Agricultor utiliza água como fonte de energia
jul 2nd, 2009 | por Jornal Vanguarda | Categoria: Cultura
Trabalhar com engenhos movidos apenas com a força de água é uma atividade cada vez mais rara. E encontrá-los em perfeito estado de conservação é ainda mais difícil. Na localidade de Rancho dos Bugres Leonório Savi Mondo, 81 anos é uma dessas poucas pessoa que ainda conservam o engenho.

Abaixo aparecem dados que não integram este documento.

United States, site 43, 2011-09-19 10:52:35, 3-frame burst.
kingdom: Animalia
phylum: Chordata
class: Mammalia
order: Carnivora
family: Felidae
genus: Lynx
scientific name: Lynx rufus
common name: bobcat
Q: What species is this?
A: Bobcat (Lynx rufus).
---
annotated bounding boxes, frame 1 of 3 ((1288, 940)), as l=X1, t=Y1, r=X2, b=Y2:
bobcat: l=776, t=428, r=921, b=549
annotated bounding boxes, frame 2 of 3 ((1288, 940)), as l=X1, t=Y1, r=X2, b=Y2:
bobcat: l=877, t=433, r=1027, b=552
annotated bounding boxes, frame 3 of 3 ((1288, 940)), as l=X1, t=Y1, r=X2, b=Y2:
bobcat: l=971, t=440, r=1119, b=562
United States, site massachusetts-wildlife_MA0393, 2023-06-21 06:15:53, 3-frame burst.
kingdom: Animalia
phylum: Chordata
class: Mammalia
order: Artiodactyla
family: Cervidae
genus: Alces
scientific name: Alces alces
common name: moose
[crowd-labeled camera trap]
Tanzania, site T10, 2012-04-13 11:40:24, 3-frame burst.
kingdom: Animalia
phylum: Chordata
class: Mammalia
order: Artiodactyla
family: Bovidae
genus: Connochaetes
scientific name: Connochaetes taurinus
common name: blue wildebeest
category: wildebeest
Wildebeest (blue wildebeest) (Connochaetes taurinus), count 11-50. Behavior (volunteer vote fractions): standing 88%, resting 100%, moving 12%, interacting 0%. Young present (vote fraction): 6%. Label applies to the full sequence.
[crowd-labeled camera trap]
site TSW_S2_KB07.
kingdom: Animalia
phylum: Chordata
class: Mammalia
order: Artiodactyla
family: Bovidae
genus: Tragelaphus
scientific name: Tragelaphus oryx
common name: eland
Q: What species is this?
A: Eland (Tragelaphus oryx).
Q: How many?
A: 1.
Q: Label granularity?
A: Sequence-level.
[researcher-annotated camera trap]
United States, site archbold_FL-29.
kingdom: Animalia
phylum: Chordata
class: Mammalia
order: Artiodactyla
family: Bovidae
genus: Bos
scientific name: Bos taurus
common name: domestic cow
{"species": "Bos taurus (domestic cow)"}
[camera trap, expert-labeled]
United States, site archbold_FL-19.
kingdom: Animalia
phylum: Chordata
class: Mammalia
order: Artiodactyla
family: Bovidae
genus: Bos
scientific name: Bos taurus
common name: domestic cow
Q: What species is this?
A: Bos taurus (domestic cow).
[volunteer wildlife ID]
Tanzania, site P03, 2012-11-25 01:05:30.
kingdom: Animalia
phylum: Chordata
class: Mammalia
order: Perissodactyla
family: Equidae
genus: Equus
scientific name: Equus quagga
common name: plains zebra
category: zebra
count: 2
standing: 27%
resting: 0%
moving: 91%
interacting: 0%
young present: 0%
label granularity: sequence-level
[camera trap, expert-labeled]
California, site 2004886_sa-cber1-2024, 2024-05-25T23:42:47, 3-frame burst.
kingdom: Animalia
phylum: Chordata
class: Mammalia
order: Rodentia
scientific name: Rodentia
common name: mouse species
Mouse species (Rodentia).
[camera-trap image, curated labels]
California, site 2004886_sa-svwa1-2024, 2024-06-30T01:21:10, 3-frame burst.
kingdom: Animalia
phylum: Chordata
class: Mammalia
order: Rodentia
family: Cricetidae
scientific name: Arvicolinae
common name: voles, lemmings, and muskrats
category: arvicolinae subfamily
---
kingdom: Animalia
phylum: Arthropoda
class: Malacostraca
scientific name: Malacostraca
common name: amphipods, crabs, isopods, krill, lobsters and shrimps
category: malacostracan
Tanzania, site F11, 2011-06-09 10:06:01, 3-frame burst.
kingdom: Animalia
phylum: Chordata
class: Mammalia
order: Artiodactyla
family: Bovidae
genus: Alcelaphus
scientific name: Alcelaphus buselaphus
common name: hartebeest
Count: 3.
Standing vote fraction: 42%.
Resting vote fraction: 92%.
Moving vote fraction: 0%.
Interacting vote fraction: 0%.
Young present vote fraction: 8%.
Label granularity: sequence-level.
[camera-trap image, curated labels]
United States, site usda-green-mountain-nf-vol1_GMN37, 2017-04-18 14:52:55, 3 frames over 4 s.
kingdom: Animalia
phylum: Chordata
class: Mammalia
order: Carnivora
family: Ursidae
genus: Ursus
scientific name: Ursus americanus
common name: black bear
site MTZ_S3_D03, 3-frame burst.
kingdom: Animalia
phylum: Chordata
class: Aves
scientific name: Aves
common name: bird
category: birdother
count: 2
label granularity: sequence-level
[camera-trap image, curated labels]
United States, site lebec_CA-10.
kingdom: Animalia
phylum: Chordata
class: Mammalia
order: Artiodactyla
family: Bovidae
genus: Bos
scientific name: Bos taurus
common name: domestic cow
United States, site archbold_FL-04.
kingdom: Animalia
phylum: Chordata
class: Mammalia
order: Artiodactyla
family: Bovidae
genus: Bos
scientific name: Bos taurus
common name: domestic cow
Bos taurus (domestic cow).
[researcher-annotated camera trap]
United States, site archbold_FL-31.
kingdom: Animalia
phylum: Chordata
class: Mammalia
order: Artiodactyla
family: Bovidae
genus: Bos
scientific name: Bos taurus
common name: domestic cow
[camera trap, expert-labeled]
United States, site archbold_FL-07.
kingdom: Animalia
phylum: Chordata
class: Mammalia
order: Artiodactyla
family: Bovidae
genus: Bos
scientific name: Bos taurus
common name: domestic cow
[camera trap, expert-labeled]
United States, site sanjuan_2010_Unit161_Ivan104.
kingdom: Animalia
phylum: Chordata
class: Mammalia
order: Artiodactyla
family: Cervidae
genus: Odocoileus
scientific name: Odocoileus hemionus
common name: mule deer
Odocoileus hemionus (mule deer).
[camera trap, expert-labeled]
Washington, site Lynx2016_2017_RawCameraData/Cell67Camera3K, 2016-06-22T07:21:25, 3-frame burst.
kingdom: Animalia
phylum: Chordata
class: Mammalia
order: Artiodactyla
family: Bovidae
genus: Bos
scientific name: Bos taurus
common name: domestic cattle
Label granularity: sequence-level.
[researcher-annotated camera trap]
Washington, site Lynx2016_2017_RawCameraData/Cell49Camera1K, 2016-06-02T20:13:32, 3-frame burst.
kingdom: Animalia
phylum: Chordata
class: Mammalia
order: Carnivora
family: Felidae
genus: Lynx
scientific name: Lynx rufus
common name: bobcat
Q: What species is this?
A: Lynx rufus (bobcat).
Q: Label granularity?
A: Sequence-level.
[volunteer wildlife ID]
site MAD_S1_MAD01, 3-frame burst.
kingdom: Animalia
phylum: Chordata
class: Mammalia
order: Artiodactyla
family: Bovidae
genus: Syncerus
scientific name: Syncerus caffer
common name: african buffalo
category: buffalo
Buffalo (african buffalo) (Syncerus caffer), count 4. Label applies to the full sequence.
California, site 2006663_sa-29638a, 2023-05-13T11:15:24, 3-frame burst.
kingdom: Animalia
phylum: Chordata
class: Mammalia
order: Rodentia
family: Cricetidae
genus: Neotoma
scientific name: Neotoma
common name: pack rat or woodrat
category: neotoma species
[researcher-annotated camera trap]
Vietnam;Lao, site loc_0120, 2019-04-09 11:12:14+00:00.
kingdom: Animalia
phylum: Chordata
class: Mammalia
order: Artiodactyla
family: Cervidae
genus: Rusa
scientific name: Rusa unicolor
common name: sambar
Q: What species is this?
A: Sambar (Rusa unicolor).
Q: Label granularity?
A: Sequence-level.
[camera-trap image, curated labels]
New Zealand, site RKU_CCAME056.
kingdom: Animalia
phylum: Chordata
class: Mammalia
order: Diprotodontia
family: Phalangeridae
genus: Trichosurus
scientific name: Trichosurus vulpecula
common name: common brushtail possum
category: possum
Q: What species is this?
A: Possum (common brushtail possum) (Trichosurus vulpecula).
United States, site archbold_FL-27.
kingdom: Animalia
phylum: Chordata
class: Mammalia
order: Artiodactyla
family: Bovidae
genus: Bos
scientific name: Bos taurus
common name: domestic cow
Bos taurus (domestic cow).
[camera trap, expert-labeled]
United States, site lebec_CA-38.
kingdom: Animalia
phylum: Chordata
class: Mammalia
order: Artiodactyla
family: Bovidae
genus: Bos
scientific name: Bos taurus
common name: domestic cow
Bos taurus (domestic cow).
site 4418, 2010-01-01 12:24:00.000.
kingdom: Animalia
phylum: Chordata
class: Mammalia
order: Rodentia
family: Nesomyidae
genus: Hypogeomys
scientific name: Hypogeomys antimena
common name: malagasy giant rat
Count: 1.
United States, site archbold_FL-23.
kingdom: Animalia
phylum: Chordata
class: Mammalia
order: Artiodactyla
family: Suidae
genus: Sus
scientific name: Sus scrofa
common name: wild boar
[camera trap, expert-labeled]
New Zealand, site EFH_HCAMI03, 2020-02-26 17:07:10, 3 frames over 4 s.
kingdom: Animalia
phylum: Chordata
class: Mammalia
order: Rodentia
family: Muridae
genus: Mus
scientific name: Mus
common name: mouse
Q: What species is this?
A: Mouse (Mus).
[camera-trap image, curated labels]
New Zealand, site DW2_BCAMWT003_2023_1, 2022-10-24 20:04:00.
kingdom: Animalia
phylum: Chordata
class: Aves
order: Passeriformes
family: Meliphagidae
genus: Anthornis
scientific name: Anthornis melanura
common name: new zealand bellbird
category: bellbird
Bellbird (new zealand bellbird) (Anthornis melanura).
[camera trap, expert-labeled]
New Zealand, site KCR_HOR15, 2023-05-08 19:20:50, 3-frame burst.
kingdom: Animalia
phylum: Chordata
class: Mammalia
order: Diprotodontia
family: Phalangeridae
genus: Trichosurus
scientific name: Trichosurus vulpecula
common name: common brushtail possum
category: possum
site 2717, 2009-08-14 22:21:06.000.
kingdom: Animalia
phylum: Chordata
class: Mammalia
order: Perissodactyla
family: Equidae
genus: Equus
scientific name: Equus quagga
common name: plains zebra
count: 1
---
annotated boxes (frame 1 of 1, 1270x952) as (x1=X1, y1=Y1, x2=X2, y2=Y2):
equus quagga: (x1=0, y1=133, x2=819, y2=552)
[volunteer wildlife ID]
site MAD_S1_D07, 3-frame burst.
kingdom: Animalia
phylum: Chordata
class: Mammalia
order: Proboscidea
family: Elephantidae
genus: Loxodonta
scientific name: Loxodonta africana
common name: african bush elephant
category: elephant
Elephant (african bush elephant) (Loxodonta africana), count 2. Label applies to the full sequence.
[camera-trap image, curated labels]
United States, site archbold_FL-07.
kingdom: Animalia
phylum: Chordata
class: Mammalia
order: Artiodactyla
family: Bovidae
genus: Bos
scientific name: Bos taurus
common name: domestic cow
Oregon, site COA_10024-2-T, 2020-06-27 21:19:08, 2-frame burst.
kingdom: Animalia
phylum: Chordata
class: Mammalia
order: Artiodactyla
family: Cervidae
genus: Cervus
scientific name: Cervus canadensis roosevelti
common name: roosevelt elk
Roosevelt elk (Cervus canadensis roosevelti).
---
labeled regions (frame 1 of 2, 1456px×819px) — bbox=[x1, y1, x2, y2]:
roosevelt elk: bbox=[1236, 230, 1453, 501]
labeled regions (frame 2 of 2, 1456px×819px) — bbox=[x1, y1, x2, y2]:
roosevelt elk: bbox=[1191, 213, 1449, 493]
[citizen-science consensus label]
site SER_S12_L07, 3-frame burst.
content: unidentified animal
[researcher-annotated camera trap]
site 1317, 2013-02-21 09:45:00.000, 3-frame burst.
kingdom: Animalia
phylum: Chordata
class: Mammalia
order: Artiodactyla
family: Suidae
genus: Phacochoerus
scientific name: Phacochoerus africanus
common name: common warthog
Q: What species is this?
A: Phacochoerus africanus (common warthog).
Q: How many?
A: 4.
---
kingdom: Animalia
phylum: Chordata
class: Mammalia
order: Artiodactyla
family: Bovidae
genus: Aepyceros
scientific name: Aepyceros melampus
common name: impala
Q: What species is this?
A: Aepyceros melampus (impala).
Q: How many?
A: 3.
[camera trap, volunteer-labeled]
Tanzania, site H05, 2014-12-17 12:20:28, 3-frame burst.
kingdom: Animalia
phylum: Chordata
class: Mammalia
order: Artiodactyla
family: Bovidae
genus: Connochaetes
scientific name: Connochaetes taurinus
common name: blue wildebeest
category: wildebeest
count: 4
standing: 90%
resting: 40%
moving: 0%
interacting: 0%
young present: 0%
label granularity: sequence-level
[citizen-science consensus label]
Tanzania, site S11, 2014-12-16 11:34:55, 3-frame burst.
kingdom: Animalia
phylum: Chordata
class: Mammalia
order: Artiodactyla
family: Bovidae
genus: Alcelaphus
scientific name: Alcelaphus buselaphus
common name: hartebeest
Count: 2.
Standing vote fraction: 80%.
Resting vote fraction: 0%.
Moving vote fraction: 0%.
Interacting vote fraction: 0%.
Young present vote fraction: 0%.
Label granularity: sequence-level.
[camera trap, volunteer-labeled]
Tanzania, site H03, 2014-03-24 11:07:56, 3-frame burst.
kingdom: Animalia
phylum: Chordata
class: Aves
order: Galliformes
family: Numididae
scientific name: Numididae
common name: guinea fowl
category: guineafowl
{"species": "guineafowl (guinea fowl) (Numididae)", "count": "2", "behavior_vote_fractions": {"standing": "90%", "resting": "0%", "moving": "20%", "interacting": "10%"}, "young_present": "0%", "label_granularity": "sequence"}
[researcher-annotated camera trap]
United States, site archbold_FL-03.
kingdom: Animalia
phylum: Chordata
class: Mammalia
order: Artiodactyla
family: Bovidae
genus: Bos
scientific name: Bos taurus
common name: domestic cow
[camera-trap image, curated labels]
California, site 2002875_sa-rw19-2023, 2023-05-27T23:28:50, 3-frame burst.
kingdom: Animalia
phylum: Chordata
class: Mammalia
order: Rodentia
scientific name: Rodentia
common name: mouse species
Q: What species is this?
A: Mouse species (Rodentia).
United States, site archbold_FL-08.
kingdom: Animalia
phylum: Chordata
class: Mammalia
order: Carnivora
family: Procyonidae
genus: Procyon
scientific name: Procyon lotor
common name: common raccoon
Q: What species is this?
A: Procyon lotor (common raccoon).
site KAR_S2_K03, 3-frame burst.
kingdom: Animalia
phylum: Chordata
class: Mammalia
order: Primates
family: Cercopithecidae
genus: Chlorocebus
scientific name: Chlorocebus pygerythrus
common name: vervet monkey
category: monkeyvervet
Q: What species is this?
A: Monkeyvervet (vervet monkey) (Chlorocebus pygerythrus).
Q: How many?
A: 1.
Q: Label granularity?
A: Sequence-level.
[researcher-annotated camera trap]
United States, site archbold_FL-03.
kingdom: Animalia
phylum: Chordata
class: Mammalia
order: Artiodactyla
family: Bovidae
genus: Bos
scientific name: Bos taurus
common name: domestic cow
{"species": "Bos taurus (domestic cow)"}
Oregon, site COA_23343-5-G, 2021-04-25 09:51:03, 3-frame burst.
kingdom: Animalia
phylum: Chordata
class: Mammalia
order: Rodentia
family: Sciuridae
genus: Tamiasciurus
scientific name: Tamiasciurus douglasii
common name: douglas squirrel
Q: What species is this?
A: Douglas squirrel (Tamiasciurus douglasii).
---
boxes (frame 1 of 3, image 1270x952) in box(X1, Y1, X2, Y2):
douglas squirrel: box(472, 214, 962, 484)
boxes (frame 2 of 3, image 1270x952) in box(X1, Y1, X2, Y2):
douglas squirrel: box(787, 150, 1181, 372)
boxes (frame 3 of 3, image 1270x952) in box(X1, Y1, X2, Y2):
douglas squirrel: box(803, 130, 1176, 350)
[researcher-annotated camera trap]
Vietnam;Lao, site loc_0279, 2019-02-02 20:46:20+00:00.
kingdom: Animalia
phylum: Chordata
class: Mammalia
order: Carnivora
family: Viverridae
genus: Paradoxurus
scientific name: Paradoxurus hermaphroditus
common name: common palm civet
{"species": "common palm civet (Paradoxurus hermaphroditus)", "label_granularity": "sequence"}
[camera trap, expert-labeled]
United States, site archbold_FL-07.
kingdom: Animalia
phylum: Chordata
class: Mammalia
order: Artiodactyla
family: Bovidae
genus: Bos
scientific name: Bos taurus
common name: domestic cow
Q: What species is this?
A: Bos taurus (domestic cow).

A construção tem mais de cinqüenta anos, seu Noro, como é conhecido, ainda lembra de sua construção. Ele não sabe precisar quanto tempo levou para ficar pronta, só lembra que foi um longo período. O engenho foi montado com a ajuda do irmão mais velho, Vicente, que conhecia as técnicas para fazer as engrenagens. As ferramentas mais utilizadas na época foram os formões e os trados. Para puxar as pedras da fundação os bois foram de grande valia. Eles suportaram o grande peso dos blocos de granito com mais de três metros de altura. A madeira escolhida para obra foi canela, que na época era encontrada com facilidade na própria propriedade. Os irmãos construíram uma roda d’agua de sete metros de altura que até hoje permanece em funcionamento.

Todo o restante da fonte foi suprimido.